The opportunity cost of holding gold has skyrocketed; The interest free nature of gold, coupled with the continuous rise in nominal and real yields of 10-year US Treasury bonds, has led funds to sell gold and switch to US bonds for interest, which is the underlying logic that suppresses gold prices.
The strengthening of the US dollar index directly suppresses gold priced in US dollars
The expectation of interest rate hikes drives the US dollar index to continue rising, breaking a 13 month high and stabilizing above 101; After the strengthening of the US dollar, the cost of buying gold for non US currencies around the world has increased and demand has weakened, putting passive pressure on gold prices and forming a monthly negative correlation trend of “US dollar rise, gold fall”.
Geopolitical safe haven premium fades, ‘buying gold in chaotic times’ phased failure
The marginal easing of the Middle East conflict that supported gold prices in the first half of the year, the opening of Doha negotiations between the United States and Iran, and the decline in risks in the Strait of Hormuz; The safe haven funds that poured into gold in the early stage concentrated and left, lacking safe haven buying to support the bottom. Even if there are occasional local conflicts escalating, the market is more focused on the Federal Reserve’s tightening policy, and the positive impact of hedging is significantly weakened.
High level long positions concentrated settlement+continuous outflow of funds from ETFs, concentrated release of selling pressure
The gold price has accumulated huge profits from long positions since its historical high at the beginning of the year.

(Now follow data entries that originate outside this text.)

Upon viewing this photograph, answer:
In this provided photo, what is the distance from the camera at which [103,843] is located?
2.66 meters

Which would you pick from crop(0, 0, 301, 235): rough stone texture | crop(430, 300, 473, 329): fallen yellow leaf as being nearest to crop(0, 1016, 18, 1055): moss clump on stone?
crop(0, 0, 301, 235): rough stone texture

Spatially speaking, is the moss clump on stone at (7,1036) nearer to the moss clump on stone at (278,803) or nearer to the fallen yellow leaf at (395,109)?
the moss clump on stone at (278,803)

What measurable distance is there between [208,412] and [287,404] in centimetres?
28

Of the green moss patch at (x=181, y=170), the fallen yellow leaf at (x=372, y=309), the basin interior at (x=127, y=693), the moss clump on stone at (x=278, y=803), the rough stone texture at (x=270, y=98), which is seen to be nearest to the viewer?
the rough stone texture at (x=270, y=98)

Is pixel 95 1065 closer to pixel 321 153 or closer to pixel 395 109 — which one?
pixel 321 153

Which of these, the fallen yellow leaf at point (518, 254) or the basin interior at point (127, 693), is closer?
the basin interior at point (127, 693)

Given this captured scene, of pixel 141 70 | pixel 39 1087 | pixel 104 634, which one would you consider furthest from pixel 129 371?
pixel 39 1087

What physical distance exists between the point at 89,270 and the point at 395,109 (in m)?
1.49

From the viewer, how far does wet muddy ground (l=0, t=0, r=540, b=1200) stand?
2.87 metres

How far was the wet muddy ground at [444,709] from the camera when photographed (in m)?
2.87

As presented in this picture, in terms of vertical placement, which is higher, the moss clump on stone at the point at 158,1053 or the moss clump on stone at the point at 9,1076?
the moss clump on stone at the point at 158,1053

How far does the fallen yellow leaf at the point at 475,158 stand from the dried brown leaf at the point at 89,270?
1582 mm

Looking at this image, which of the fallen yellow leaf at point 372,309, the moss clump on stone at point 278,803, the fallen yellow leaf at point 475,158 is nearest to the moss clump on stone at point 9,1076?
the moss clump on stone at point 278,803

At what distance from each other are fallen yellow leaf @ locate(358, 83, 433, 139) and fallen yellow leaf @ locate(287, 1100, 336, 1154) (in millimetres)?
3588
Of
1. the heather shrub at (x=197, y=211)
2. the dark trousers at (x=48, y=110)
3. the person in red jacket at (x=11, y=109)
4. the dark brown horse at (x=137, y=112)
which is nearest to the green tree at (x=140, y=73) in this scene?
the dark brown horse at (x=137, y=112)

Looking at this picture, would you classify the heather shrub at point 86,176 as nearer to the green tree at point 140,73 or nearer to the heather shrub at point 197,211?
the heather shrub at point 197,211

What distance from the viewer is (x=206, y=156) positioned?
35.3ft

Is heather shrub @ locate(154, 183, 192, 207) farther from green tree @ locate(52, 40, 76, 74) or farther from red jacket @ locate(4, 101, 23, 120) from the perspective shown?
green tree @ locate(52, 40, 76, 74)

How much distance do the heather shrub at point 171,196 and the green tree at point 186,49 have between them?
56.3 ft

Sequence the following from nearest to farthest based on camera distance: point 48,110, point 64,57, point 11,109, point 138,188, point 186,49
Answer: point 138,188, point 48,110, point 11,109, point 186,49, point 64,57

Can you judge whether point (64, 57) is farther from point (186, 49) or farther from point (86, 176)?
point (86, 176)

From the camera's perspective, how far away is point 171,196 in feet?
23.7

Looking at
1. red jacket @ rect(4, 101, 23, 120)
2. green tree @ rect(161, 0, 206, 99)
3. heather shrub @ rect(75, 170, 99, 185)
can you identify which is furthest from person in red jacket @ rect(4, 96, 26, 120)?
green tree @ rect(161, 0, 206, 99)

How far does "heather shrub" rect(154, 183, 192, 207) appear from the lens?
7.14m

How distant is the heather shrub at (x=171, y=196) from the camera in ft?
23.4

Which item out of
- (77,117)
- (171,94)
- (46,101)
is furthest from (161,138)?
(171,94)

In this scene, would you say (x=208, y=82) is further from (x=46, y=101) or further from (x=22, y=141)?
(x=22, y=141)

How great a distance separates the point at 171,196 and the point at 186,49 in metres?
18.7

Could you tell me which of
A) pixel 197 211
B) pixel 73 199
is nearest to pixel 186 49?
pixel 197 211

After the bearish sentiment hit in June, speculative long positions concentrated on taking profits and closing positions, forming a stampede market.

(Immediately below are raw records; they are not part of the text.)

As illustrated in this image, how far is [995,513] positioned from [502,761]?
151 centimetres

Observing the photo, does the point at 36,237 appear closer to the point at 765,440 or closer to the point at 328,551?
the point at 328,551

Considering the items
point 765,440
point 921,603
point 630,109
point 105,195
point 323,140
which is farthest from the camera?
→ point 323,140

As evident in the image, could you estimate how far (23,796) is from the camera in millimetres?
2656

Global gold ETFs continue to experience monthly net outflows, with institutions and investors passively reducing their positions; The profit making effect of the AI sector in the stock market siphons market liquidity, and incremental funds are unwilling to allocate to precious metals.
Goldman Sachs and several other top investment banks have lowered their year-end gold price targets, spreading bearish sentiment in the market and intensifying selling pressure.
Supporting factors for precious metal gold prices in June 2026
In June, the overall gold price fluctuated downwards, but the unilateral decline was not smaller than that of silver prices, and the downward space was continuously constrained. The central bank’s purchase of gold was the strongest rigid bottom support, combined with physical bottom buying, repeated geopolitical hedging, oversold fund replenishment, long-term credit risks of the US dollar, and institutional medium – and long-term allocation support, forming a multi-layered support during the decline process to resist deep market crashes.
Future forecast of precious metal gold prices
The Federal Reserve’s policies and the US inflation and employment data determine the monthly pace, and the central bank’s gold purchases strengthen the downward bottom line. It is expected that in the short term, the price of precious metal gold will experience a wide range of fluctuations, bottoming out, and weak consolidation, making it difficult to unilaterally drop or reverse the trend and rise sharply.